Tarih, otoriterleşerek güçlenen devletlerin güçsüz adaletini anlatan sayfalar dolusu metnini önünüze yığarken, şaşmaz biçimde otoriter yönetimlerin kudretinin çelimsiz adalet sistemine dayandığını görmek zorunda kalırsınız...
Bu yüzden Hrant Dink davası kararı, geçmişin zorba devlet aklının işlekliğinin nasıl parıldadığını gösterdiği kadar günümüzün propagandist 'demokratikleşme' söyleminin ardındaki adalet profilini de ortaya koymuştur.
Gördük ki referandum sonrası katı ve sert bir zırh giyerek yekpareleşen yargı sistemi, hukuk ve adaleti gözetmemiş ve geleneksel devlet-içi koyu karanlıkları 'aklamıştı'.

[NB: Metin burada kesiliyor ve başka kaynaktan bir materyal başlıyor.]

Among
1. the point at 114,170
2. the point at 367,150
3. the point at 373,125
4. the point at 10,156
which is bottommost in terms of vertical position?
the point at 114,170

Yani iktidarın büyük iddiası, yargı dönüşünce ülkemize uğrayacak 'demokrasi' gelmediği gibi kadim yargı zihniyeti tahkim edilmiş veçhesiyle karşımızdaydı.
Tabii ki sıkı çelişki şuydu; anti terör söylemiyle her türlü siyasi etkinlik, dolayımsız biçimde ve aksini sizin ispat etmekle mükellef olduğunuz, soyutlaşmış 'terörist ve örgüt üyeliği' suçlamasıyla paranteze alınırken; yakın tarihimizde örgüt bağlantısı bulunmayan biricik dava Dink Cinayeti olmuştu.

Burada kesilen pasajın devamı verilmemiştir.